Lumpy 06-27-2009 10:07 PM

Husband: "Sex is out."
Wife: "Why?"
Husband: "Because I dropped a big deuce."
Wife: "Ok" *pukes a little in her mouf* "U can still hop ur stinky ass in the shower."
Husband: "I suppose I could."
Wife: *Analyzes conversation* "Ya know what, never mind."

DaKCMan AP 06-27-2009 10:18 PM

I can't wait till Thursday.

JOhn 06-27-2009 10:19 PM

Tourist are F'ing STUPID!!!!ROFL

Crush 06-28-2009 01:12 AM

Tacos rule.

JuicesFlowing 06-28-2009 01:15 AM

I watch too many movies. I'm addicted to Netflix. It probably keeps me off Chiefs Planet more though, so maybe that's a good thing ...
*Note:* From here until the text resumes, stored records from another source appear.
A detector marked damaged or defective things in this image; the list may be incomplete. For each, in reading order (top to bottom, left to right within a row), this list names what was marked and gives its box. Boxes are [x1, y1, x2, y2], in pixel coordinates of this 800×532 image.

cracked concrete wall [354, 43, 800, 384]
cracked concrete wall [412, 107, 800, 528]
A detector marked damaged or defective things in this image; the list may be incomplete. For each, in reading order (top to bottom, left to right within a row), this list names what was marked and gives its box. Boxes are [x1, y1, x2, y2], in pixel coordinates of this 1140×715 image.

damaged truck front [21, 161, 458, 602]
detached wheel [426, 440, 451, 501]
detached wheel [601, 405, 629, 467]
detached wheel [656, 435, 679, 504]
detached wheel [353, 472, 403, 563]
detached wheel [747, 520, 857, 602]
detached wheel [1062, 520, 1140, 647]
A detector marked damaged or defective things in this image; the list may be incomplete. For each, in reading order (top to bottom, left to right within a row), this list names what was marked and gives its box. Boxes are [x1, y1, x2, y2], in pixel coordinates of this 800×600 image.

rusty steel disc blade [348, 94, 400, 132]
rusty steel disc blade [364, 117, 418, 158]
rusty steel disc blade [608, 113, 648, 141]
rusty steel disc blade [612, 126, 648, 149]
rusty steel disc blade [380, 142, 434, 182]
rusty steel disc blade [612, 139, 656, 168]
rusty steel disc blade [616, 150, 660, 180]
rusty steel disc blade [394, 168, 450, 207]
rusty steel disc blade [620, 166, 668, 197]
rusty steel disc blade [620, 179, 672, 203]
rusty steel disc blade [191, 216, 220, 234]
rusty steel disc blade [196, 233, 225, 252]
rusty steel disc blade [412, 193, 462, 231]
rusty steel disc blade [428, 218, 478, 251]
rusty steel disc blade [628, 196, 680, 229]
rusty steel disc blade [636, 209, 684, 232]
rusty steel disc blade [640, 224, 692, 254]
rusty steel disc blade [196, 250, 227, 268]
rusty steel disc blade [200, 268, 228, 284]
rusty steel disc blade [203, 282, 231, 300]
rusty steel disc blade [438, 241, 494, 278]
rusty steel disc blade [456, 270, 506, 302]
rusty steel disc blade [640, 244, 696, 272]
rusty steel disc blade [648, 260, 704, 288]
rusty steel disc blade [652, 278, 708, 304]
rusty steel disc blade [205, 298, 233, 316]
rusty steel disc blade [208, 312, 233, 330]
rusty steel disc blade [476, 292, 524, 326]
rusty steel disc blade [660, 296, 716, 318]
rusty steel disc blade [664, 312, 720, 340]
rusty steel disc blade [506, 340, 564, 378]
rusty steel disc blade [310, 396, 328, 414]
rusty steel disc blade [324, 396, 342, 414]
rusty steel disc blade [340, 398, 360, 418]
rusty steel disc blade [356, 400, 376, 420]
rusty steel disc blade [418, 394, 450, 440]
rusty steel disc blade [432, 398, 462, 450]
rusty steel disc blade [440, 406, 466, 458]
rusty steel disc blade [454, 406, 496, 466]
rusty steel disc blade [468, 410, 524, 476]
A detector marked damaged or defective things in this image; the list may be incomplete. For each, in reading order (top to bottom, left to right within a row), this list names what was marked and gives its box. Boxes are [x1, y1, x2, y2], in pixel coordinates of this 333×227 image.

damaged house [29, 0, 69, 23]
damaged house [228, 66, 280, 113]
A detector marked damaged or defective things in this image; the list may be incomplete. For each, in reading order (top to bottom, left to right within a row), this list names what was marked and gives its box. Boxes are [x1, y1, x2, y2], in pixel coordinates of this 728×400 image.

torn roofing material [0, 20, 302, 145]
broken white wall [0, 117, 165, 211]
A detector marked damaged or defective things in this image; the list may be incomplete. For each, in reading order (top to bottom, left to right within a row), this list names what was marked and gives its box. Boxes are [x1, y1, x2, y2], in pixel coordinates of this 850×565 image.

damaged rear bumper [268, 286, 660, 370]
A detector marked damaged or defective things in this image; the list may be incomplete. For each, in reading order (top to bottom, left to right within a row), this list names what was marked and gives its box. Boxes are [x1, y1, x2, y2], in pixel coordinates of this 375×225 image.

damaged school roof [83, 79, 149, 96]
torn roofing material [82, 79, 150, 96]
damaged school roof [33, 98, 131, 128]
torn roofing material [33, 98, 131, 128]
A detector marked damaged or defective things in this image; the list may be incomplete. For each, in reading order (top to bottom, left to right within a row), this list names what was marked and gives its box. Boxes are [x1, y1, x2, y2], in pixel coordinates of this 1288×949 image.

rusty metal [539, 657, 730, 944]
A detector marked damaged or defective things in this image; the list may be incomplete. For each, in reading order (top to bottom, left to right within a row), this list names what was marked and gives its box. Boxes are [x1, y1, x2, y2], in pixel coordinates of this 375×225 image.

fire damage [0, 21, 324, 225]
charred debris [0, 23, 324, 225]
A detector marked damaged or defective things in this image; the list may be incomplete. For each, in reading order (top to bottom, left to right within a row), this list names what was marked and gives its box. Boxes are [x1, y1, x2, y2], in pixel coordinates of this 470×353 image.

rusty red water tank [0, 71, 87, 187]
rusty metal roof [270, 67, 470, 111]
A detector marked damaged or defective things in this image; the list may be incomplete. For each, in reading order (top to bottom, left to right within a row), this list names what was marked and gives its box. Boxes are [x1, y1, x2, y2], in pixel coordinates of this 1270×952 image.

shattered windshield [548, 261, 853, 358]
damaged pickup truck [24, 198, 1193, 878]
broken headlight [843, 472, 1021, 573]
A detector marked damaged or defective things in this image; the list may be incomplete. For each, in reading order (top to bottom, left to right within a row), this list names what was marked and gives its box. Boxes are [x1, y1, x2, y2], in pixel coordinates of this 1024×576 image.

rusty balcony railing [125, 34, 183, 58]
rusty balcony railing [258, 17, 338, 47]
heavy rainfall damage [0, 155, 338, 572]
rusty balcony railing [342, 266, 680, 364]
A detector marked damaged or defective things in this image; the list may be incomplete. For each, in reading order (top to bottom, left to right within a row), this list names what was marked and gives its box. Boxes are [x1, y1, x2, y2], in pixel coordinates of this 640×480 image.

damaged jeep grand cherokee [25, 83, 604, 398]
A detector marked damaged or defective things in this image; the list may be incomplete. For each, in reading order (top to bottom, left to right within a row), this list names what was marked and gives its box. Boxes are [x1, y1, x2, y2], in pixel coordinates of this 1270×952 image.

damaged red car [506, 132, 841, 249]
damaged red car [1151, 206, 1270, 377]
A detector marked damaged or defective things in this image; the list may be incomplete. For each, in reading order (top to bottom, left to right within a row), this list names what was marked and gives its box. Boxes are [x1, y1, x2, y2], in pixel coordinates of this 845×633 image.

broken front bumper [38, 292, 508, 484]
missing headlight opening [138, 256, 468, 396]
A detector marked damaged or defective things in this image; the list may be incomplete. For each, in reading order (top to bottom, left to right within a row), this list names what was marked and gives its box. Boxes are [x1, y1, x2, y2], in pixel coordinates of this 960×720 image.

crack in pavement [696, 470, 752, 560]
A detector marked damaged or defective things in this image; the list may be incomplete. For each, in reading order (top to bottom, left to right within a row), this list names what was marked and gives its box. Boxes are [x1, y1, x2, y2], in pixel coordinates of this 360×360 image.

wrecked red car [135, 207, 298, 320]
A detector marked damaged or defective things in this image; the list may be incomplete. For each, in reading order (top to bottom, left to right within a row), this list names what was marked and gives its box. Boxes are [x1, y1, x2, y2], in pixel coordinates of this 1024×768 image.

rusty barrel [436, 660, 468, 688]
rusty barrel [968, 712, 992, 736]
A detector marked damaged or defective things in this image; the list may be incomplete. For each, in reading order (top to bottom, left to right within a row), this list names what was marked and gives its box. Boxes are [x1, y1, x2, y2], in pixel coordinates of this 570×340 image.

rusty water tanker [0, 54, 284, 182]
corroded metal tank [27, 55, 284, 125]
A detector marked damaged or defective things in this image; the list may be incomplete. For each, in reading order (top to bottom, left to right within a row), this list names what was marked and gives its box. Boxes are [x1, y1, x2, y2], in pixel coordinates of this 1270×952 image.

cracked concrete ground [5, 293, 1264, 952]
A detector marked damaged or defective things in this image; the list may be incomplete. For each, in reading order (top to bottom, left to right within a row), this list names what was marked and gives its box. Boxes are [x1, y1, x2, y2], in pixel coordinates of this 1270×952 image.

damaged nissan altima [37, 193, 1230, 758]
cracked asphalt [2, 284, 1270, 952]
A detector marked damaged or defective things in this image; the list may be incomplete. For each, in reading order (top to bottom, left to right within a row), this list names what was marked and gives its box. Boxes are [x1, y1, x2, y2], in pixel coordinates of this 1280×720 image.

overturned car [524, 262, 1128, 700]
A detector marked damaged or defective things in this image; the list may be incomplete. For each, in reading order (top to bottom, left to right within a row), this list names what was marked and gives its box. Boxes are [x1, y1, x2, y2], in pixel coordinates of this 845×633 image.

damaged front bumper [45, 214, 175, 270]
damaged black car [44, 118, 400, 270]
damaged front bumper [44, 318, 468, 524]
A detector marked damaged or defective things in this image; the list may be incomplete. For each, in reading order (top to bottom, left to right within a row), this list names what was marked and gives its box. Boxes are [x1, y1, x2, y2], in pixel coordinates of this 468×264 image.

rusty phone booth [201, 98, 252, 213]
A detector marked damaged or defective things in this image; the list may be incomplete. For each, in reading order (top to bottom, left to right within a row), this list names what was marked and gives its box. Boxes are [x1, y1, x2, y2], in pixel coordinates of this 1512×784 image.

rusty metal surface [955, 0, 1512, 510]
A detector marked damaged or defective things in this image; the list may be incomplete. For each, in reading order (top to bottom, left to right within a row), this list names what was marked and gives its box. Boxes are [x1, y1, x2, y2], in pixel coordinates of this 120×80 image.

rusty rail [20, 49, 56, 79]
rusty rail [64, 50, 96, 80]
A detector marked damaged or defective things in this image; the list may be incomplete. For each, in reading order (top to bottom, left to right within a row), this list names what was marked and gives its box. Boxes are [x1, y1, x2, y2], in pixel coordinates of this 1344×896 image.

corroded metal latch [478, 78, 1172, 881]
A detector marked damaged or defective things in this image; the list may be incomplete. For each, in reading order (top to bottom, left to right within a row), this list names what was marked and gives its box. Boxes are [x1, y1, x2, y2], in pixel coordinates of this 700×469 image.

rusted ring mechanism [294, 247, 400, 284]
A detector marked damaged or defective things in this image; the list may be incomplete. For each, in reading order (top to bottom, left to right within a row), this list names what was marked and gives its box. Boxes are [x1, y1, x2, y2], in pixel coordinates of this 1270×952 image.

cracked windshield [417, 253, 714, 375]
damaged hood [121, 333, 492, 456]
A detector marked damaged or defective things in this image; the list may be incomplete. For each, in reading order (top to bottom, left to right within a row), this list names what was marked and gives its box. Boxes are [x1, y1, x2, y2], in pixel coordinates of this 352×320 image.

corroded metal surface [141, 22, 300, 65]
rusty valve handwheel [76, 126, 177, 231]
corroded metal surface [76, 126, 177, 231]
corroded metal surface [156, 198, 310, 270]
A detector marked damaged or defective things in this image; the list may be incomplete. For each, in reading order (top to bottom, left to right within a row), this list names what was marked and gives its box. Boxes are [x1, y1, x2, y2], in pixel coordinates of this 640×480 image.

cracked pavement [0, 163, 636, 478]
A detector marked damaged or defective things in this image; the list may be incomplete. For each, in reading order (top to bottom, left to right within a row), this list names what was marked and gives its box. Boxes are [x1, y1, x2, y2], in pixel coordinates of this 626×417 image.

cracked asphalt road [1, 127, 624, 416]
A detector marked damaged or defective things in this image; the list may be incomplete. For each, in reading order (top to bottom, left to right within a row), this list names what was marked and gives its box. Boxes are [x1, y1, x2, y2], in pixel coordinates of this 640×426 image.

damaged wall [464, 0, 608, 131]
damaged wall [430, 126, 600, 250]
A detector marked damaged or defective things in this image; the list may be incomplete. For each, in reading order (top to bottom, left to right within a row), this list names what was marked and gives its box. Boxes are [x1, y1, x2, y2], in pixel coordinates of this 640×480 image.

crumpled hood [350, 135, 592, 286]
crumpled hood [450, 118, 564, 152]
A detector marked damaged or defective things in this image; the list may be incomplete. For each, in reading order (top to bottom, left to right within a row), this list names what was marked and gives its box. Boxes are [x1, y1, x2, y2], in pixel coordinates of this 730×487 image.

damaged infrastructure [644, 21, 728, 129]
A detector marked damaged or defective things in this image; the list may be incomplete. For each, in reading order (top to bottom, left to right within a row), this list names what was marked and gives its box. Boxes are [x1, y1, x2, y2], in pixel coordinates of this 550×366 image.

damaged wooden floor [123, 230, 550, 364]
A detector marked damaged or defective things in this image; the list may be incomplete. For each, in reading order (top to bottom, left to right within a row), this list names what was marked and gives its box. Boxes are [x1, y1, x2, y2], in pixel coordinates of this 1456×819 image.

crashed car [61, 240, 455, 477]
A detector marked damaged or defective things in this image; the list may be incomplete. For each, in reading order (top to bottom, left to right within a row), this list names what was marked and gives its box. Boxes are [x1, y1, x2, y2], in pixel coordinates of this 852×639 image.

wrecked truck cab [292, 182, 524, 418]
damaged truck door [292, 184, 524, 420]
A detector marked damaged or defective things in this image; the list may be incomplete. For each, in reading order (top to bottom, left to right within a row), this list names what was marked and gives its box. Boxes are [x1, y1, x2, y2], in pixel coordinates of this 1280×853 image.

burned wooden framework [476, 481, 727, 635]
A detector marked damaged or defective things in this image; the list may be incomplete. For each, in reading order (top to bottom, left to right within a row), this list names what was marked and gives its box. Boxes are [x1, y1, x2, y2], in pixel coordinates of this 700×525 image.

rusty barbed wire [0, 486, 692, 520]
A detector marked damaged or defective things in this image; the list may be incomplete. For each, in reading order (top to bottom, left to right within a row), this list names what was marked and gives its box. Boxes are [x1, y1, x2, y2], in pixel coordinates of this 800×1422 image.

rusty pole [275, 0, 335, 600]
LaChapelle 06-28-2009 03:16 AM

The spontaneous desire to run your fingers through a woman's hair after putting on or removing a condom, make you an asshole?

Crush 06-28-2009 03:27 AM

Quote:

Originally Posted by LaChapelle (Post 5868295)
The spontaneous desire to run your fingers through a woman's hair after putting on or removing a condom, make you an asshole?


No

big nasty kcnut 06-28-2009 04:56 AM

Kidney stone sucks.
Posted via Mobile Device

Katipan 06-28-2009 05:34 AM

I can't imagine in a million years the two of us ever being friends. You are so petty and two faced even if it's not directed at me. I feel bad for you. And your pathetic existance. We would all do alot better if we designed and spoke your opinions for you. Youre garbage. Youre the vapor emanating from the garbage. You are the bird shit that was released when the bird smelled the vapors from the garbage.

Slainte 06-28-2009 07:52 AM

Thank god for torrents.

DaKCMan AP 06-28-2009 07:54 AM

Opa!

stevieray 06-28-2009 07:56 AM

I pulled the blown motor from my van last night.

First time.

Skip Towne 06-28-2009 12:42 PM

Quote:

Originally Posted by Katipan (Post 5868312)
I can't imagine in a million years the two of us ever being friends. You are so petty and two faced even if it's not directed at me. I feel bad for you. And your pathetic existance. We would all do alot better if we designed and spoke your opinions for you. Youre garbage. Youre the vapor emanating from the garbage. You are the bird shit that was released when the bird smelled the vapors from the garbage.

Whoa! Who is this directed at?

Katipan 06-29-2009 08:42 AM

Quote:

Originally Posted by Skip Towne (Post 5868719)
Whoa! Who is this directed at?

I really shouldn't post before my morning bowl of... cereal!